Dikutip Tribunnews dari Kompas.com, fee tersebut didapat dari pembagian Rp 12 miliar secara tunai oleh PPK Kemensos, Matheus Joko Santoso (MJS), melalui AW.
"Diduga diterima fee Rp 12 miliar yang pembagiannya diberikan secara tunai oleh MJS kepada JPB melalui AW dengan nilai sekitar Rp 8,2 miliar," terang Ketua Komisi Pemberantasan Korupsi (KPK), Firli Bahuri, Minggu (6/12/2020) dini hari, saat memimpin konferensi pers.

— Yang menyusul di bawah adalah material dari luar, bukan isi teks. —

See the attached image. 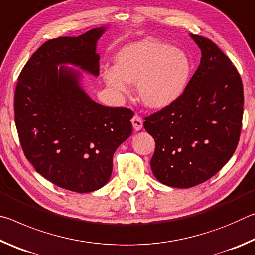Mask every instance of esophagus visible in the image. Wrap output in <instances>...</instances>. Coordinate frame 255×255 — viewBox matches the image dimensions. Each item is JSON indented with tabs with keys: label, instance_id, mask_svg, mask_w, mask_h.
<instances>
[{
	"label": "esophagus",
	"instance_id": "esophagus-1",
	"mask_svg": "<svg viewBox=\"0 0 255 255\" xmlns=\"http://www.w3.org/2000/svg\"><path fill=\"white\" fill-rule=\"evenodd\" d=\"M131 124H132V127L135 129V131H139L141 128H143V119H141L139 116L135 115L131 119Z\"/></svg>",
	"mask_w": 255,
	"mask_h": 255
}]
</instances>
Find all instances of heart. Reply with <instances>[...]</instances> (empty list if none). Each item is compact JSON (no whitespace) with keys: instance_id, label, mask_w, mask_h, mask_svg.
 Returning a JSON list of instances; mask_svg holds the SVG:
<instances>
[{"instance_id":"b5f03b06","label":"heart","mask_w":255,"mask_h":255,"mask_svg":"<svg viewBox=\"0 0 255 255\" xmlns=\"http://www.w3.org/2000/svg\"><path fill=\"white\" fill-rule=\"evenodd\" d=\"M192 64L185 51L154 39H140L120 48L115 66L102 68V79L117 97L136 84L137 97L148 109L171 106L187 89Z\"/></svg>"}]
</instances>
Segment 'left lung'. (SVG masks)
I'll list each match as a JSON object with an SVG mask.
<instances>
[{
    "label": "left lung",
    "mask_w": 255,
    "mask_h": 255,
    "mask_svg": "<svg viewBox=\"0 0 255 255\" xmlns=\"http://www.w3.org/2000/svg\"><path fill=\"white\" fill-rule=\"evenodd\" d=\"M201 59L182 96L146 118L155 140L153 174L172 188L209 180L230 161L239 144L243 84L230 58L213 41L190 33Z\"/></svg>",
    "instance_id": "obj_1"
}]
</instances>
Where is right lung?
Masks as SVG:
<instances>
[{
    "mask_svg": "<svg viewBox=\"0 0 255 255\" xmlns=\"http://www.w3.org/2000/svg\"><path fill=\"white\" fill-rule=\"evenodd\" d=\"M107 30L46 41L20 73L14 94L25 157L51 183L80 193L110 180L116 149L132 132L131 110L102 106L83 86L82 72L99 76L97 45Z\"/></svg>",
    "mask_w": 255,
    "mask_h": 255,
    "instance_id": "1",
    "label": "right lung"
}]
</instances>
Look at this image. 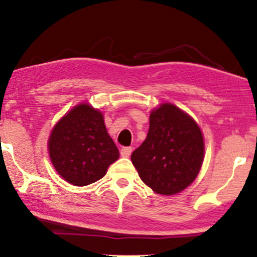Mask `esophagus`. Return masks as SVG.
<instances>
[{"label": "esophagus", "mask_w": 257, "mask_h": 257, "mask_svg": "<svg viewBox=\"0 0 257 257\" xmlns=\"http://www.w3.org/2000/svg\"><path fill=\"white\" fill-rule=\"evenodd\" d=\"M131 153H132L131 147H123L121 148V150H120V155H121L122 158H128V156L131 155Z\"/></svg>", "instance_id": "1"}]
</instances>
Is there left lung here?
I'll use <instances>...</instances> for the list:
<instances>
[{"label": "left lung", "mask_w": 257, "mask_h": 257, "mask_svg": "<svg viewBox=\"0 0 257 257\" xmlns=\"http://www.w3.org/2000/svg\"><path fill=\"white\" fill-rule=\"evenodd\" d=\"M204 143L191 116L171 103L150 114L146 141L132 153L141 179L161 195H174L195 180L203 162Z\"/></svg>", "instance_id": "obj_1"}]
</instances>
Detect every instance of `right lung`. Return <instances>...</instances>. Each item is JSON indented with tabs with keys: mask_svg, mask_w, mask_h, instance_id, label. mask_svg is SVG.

Setelahnya, Juliari Batubara kembali menerima fee sekitar Rp 8,8 miliar dari pelaksanaan bansos sembako periode kedua.
Baca juga: Setelah Edhy Prabowo, Kini Mensos Juliari Batubara Jadi Tersangka Kasus Suap Bansos Covid-19
Baca juga: Ditetapkan Tersangka KPK, Terkuak Mensos Juliari P Batubara Cuma Punya Satu Mobil
Total, Juliari telah mendapat 'untung' sebesar Rp 17 miliar dari program pengadaan bansos untuk Covid-19.
Diduga uang tersebut dipakai untuk keperluan pribadi Juliari.
"Itu juga diduga akan dipergunakan untuk keperluan JPB," ujar Firli.
Dalam kasus dugaan suap pengadaan bansos penanganan Covid-19 ini, KPK telah menetapkan lima orang tersangka.
Mereka adalah Juliari Batubara, Matheus Joko Santoso, AW, Ardian I M (AIM), dan Harry Sidabuke (HS).
“KPK menetapkan lima orang tersangka. Sebagai penerima JPB, MJS dan AW. Kemudian sebagai pemberi AIM dan HS,” ungkap Firli Bahuri, dilansir Kompas.com.
Ardian I M dan Harry Sidabuke diketahui merupakan pihak swasta.
Sementara Matheus Joko Santoso dan AW adalah pejabat pembuat komitmen di Kemensos.
Dalam kasus ini, Juliari dikenai Pasal 12 huruf a atau Pasal 12 huruf b atau Pasal 11 Undang-Undang Nomor 31 Tahun 1999 tentang Pemberantasan Tindak Pidana Korupsi sebagaimana telah diubah dengan Undang-Undang Nomor 20 Tahun 2001 tentang Perubahan Atas Undang-Undang Nomor 31 Tahun 1999 tentang Pemberantasan Tindak Pidana Korupsi Jo Pasal 55 ayat 1 ke 1 KUHP.
Sedangkan Matheus Joko Santoso dan AW disangka melanggar Pasal 12 huruf a atau Pasal 12 huruf b atau Pasal 11 dan Pasal 12 huruf (i) Undang-Undang Nomor 31 Tahun 1999 tentang Pemberantasan Tindak Pidana Korupsi sebagaimana telah diubah dengan Undang-Undang Nomor 20 Tahun 2001 tentang Perubahan Atas Undang-Undang Nomor 31 Tahun 1999 tentang Pemberantasan Tindak Pidana Korupsi Jo Pasal 55 ayat 1 ke 1 KUHP.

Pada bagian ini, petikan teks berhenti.